▶ PAGE EXTRACT:
Start of Block
On Fri, Mar 11, 2016 at 7:20 PM, Sebastien Binet <bi...@cern.ch> wrote:
> On Fri, Mar 11, 2016 at 5:01 AM, Kunde21 <kun...@gmail.com> wrote:
>> Data Science and Scipy community has already come together around the numpy
>> formatting decisions. R and Julia have built libraries to work with the npy
>> files, as well. So, it just makes sense to work with what's already in
>> place.
> yes. at least, if we come up with a better solution (for some
> definition of "better"), we should be able to easily and efficiently
> inter-operate with the already existing and thriving ecosystem.
>
>
>> On that point, would it make sense to just make npyio an extended wrapper
>> around the io.Reader object?
>
> it already is, kinda.
> (or maybe I am not completely getting your point?)
>
>> API idea (may or may not be any good):
>>
>> Rank() int64
>> Shape([]int64) []int64 //
>> Write(interface{}) (int, error)
>> Err() error
>>
>> Datatype(type interface{}) bool
>>
>> Float64() []float64
>> Float32() []float32
>> Uint64() []uint64
>
> I am not sure I completely get the intended usage of this API.
>
> 1) Rank() int64.
> ok. not sure if we need an int64. surely int is enough. (famous last words?)
>
> 2) Shape([]int64) []int64
> I get the intended return value usage (but, here again, I would just use []int)
> but what is the input slice argument needed for?
>
> 3) Write(interface{}) (int, error)
> so a reader is also a writer?
> is it to support data file updates?
>
> 4) Err() error
> ok.
>
> 5) Datatype(typ interface{}) bool
> what is this meant to do?
> is it to ask npyio if the given typ type is compatible with on-disk data type?
> if so, having a proper DataType interface as I was hinting in my first
> mail would, IMHO, be a better avenue.
>
> and all the "Foo() []Foo" methods wouldn't be needed.

Kunde21

unread,
Mar 11, 2016, 2:45:36 PM3/11/16
to gonum-dev, kun...@gmail.com
>> On that point, would it make sense to just make npyio an extended wrapper
>> around the io.Reader object?
>
> it already is, kinda.
> (or maybe I am not completely getting your point?)

By this I mean we would interact with the npyio object by reading and writing buffers rather than passing slice/mat64.Dense/numgo.Array64 objects into npyio and requiring object-specific read/write logic within the npyio library.  I haven't tackled slicing within numgo, but that could cause the numgo object to read the same buffer (float64 slice) in a different way.  I'd rather force that logic within numgo than heap that on npyio.
 
>
>> API idea (may or may not be any good):
>>
>> Rank() int64
>> Shape([]int64) []int64  //
>> Write(interface{}) (int, error)
>> Err() error
>>
>> Datatype(type interface{}) bool
>>
>> Float64() []float64
>> Float32() []float32
>> Uint64() []uint64
>
> I am not sure I completely get the intended usage of this API.
>
> 1) Rank() int64.
> ok. not sure if we need an int64. surely int is enough. (famous last words?)
End of Block
▶ DATA PROVIDED:
Start of Block
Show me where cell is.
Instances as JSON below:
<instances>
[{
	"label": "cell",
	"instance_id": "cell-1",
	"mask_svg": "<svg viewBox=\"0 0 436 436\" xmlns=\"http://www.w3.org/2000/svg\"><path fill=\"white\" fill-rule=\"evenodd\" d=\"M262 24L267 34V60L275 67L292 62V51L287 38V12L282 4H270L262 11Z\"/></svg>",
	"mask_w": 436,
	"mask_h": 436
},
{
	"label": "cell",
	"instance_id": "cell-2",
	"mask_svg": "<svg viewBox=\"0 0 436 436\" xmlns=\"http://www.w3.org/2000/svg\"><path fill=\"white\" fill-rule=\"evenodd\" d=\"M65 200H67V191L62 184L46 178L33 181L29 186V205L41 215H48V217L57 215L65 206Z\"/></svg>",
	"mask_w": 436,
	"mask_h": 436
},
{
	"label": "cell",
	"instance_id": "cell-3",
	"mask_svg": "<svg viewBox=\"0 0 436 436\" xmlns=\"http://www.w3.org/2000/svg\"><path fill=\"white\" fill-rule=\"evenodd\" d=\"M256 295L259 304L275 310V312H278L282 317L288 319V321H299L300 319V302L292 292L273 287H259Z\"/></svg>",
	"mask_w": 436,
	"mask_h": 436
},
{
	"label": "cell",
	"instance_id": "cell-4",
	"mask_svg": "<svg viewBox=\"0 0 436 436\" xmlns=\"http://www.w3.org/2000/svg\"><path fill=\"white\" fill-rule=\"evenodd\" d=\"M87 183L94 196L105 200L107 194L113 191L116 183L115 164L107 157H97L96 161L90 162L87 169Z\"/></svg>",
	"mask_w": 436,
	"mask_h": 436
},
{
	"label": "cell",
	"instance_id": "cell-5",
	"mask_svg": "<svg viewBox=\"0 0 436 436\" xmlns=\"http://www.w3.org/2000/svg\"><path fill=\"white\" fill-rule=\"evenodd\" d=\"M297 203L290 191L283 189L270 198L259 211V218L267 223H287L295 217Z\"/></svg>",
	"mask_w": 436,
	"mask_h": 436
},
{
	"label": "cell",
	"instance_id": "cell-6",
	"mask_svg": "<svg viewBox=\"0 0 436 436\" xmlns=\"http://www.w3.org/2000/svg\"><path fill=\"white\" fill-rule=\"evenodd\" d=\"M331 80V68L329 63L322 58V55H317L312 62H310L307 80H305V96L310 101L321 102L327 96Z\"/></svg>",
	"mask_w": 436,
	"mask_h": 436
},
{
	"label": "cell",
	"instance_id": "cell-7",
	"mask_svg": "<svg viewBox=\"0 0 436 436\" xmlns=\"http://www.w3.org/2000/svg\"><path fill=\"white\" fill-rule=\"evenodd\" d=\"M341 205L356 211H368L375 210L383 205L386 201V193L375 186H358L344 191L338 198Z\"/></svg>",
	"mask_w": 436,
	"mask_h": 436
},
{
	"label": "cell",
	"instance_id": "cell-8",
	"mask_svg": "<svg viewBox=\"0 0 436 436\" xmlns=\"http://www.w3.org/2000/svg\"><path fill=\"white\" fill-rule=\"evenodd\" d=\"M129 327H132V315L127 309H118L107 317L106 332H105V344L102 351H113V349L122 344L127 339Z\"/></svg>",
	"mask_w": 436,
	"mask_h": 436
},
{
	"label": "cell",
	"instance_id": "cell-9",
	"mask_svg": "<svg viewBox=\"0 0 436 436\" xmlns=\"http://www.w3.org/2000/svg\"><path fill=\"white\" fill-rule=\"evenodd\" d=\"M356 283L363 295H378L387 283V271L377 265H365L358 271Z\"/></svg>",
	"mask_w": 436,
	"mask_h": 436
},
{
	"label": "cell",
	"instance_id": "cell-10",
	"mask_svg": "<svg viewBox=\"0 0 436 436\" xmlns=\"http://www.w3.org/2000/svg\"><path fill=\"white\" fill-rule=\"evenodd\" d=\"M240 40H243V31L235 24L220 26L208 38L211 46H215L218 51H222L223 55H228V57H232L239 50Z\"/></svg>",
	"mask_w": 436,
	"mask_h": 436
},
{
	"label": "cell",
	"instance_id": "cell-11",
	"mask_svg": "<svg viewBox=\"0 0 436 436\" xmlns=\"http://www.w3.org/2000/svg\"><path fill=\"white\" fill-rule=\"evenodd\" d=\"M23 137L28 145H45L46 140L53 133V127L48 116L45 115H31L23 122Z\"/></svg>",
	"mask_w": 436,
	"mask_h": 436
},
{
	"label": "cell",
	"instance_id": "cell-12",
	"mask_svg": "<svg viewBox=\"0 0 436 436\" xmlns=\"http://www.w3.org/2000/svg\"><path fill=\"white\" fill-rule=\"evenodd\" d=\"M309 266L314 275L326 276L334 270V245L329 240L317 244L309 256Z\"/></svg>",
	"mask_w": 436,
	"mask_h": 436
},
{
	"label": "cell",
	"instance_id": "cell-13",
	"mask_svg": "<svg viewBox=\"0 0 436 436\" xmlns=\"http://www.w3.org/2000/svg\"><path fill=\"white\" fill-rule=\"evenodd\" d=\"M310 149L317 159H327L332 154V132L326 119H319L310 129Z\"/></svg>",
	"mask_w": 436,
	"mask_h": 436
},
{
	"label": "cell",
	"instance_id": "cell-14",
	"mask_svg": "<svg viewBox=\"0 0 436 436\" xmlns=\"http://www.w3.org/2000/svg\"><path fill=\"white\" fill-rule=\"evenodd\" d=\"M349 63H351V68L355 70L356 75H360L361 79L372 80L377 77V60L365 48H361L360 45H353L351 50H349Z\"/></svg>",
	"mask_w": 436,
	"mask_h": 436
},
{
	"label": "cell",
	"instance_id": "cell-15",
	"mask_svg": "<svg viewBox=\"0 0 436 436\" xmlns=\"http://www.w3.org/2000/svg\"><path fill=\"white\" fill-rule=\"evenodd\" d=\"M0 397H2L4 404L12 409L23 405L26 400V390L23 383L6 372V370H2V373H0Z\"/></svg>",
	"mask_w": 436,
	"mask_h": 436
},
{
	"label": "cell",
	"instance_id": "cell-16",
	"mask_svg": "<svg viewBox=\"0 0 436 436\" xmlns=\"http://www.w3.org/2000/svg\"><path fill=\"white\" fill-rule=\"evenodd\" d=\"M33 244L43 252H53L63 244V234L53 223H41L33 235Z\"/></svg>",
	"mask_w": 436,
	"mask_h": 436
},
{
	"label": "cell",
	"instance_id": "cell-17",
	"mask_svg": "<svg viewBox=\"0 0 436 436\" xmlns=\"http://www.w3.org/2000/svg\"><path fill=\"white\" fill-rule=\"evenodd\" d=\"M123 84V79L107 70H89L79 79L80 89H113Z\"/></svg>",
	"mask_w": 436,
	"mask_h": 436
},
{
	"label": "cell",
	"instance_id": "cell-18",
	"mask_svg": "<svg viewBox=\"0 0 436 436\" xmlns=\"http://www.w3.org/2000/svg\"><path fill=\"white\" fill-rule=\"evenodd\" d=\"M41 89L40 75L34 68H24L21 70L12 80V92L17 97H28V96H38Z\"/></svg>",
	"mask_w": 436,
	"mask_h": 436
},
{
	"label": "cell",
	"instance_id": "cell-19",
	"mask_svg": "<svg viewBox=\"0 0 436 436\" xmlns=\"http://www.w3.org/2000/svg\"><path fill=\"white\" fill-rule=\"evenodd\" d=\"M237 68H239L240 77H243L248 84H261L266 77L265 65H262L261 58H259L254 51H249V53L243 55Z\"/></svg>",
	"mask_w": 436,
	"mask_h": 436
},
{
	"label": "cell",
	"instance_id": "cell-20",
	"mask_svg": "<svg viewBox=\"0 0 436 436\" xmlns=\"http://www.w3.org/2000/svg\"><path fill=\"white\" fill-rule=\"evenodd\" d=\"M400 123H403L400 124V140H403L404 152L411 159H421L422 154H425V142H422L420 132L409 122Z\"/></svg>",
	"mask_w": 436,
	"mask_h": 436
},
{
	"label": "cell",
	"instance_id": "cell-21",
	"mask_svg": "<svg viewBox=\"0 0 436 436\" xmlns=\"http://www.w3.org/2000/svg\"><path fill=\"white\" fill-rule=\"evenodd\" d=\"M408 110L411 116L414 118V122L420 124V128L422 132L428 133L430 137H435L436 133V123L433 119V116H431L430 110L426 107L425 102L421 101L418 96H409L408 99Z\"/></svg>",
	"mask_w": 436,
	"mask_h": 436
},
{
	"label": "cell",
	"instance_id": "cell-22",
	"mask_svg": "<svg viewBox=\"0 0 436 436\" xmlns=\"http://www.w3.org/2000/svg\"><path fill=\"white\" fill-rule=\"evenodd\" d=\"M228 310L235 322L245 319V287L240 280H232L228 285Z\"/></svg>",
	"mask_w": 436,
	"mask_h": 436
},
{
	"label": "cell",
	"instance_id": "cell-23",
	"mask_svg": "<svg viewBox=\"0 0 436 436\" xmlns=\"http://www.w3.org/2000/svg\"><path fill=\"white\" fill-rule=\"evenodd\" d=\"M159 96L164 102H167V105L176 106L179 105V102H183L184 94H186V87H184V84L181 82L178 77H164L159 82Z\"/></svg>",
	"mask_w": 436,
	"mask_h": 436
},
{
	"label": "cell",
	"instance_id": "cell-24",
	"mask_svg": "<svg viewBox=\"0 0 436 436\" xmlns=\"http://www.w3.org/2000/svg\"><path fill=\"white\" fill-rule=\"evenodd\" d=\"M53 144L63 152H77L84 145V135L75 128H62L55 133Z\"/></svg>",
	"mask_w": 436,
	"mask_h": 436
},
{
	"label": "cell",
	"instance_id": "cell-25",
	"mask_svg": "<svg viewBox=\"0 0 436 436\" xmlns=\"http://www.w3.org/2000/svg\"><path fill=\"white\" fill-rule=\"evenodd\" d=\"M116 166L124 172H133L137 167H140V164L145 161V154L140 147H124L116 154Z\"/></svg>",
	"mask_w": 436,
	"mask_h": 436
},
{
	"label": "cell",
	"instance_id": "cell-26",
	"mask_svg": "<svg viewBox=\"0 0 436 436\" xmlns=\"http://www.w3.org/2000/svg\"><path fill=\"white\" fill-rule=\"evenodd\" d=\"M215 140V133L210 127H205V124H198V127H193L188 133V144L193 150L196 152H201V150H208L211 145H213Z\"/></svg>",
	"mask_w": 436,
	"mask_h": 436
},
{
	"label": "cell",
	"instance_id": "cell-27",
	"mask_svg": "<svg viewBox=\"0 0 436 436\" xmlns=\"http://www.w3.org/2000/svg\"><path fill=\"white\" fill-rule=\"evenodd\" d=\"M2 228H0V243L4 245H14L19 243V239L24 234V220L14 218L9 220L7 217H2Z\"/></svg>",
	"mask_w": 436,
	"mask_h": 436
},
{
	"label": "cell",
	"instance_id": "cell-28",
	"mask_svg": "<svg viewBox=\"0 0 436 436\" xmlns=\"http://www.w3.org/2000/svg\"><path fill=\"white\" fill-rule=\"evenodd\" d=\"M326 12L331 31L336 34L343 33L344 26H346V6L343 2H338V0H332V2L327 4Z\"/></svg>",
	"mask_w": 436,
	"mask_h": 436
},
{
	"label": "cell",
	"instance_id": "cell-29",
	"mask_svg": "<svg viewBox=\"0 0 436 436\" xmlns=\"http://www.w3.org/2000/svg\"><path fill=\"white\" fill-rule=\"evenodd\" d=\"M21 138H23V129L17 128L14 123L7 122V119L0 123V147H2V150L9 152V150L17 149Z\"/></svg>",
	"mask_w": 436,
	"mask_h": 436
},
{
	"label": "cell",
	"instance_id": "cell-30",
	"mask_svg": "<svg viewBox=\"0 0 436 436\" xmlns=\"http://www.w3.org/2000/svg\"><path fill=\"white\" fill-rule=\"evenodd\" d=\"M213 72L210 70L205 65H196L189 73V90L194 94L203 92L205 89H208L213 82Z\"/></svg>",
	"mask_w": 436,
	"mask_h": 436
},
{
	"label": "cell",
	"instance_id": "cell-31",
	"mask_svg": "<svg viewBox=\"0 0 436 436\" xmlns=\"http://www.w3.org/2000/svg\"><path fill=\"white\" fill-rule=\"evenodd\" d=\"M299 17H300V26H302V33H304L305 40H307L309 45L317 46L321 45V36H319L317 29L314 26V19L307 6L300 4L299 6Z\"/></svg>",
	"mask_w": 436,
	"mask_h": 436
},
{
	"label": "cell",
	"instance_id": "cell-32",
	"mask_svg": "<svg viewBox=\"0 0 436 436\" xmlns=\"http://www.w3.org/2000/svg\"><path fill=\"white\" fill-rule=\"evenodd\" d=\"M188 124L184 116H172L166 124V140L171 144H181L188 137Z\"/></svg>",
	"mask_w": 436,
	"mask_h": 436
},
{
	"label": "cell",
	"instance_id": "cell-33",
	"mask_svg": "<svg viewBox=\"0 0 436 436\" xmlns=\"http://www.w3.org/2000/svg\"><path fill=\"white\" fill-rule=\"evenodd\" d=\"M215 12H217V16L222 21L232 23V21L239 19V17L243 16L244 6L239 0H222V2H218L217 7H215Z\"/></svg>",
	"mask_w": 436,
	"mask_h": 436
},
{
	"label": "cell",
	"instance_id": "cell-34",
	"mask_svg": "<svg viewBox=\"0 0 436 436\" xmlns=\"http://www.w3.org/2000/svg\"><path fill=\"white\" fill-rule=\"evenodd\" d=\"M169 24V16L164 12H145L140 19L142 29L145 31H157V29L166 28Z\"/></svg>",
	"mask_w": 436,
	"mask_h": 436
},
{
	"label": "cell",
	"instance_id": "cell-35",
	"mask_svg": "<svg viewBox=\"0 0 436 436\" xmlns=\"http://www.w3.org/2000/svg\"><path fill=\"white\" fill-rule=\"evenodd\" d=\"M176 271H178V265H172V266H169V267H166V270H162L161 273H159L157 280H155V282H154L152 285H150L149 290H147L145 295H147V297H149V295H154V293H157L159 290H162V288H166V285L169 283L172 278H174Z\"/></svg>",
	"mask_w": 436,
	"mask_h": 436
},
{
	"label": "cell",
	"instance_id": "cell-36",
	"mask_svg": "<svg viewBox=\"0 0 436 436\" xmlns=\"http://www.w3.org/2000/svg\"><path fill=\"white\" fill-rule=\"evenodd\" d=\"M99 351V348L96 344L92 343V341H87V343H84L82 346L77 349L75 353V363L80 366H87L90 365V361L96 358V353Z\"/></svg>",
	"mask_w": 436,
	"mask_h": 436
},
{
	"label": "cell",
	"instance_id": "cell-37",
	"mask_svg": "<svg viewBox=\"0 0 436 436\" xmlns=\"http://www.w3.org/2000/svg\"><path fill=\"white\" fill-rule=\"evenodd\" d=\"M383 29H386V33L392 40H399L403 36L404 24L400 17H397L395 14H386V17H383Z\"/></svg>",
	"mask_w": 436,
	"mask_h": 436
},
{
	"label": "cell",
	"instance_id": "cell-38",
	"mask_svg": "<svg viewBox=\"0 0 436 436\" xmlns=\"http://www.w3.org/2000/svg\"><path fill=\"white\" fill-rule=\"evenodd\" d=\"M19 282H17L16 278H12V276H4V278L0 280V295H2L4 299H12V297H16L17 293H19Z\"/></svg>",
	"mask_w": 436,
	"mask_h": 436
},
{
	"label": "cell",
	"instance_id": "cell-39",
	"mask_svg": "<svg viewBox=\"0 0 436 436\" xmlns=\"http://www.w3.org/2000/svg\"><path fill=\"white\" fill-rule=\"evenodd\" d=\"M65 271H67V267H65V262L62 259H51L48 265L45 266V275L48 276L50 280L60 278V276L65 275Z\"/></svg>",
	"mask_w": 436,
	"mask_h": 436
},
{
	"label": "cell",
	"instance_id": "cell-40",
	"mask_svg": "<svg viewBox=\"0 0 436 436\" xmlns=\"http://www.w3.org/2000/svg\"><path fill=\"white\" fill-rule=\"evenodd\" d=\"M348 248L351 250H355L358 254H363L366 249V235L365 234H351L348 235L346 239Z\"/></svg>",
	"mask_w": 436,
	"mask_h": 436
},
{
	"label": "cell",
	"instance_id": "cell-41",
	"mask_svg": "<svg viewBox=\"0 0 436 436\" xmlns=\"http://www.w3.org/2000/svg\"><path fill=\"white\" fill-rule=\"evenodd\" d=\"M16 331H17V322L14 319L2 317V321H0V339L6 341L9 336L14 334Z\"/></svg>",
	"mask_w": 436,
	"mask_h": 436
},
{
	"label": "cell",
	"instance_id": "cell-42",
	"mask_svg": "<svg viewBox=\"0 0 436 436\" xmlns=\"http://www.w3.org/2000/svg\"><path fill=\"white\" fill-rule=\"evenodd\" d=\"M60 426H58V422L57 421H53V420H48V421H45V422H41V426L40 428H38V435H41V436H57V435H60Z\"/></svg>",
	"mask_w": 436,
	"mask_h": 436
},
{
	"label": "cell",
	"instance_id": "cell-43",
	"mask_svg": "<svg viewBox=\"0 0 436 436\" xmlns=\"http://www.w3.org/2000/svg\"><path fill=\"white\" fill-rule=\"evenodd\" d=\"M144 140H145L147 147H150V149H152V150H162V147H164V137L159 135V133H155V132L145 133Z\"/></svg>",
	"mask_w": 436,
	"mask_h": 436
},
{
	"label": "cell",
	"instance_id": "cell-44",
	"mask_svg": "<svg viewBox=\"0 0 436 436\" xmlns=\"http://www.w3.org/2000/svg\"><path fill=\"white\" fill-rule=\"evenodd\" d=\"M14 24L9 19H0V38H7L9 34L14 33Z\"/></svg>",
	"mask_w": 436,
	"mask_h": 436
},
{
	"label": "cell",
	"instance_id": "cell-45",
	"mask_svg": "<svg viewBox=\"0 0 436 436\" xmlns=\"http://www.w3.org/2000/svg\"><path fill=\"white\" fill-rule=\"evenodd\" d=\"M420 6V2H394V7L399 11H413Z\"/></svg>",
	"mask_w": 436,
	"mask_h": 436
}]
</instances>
End of Block
Continue the npyio API mailing-list thread from the point where it stops. The listing plays no part in what is asked here.

True.  If the rank overflows an int32, I don't know that a machine could even process the data.

>
> 2) Shape([]int64) []int64
> I get the intended return value usage (but, here again, I would just use []int)
> but what is the input slice argument needed for?
My thought was to use `Shape(nil)` as a read and `Shape([]int64{a,b,c})` as the write call with nil return on error.  
 
>
> 3) Write(interface{}) (int, error)
> so a reader is also a writer?
> is it to support data file updates?
 
In my mind, this would replace the data buffer in the file.  There would be a requirement to write the new shape before writing the buffer to the file (thus, returning an error if the received buffer is the wrong size).  This is where I'm not certain about the writer API, ensuring the shape and buffer match before the file is closed.
 
>
> 4) Err() error
> ok.
>
> 5) Datatype(typ interface{}) bool
> what is this meant to do?
> is it to ask npyio if the given typ type is compatible with on-disk data type?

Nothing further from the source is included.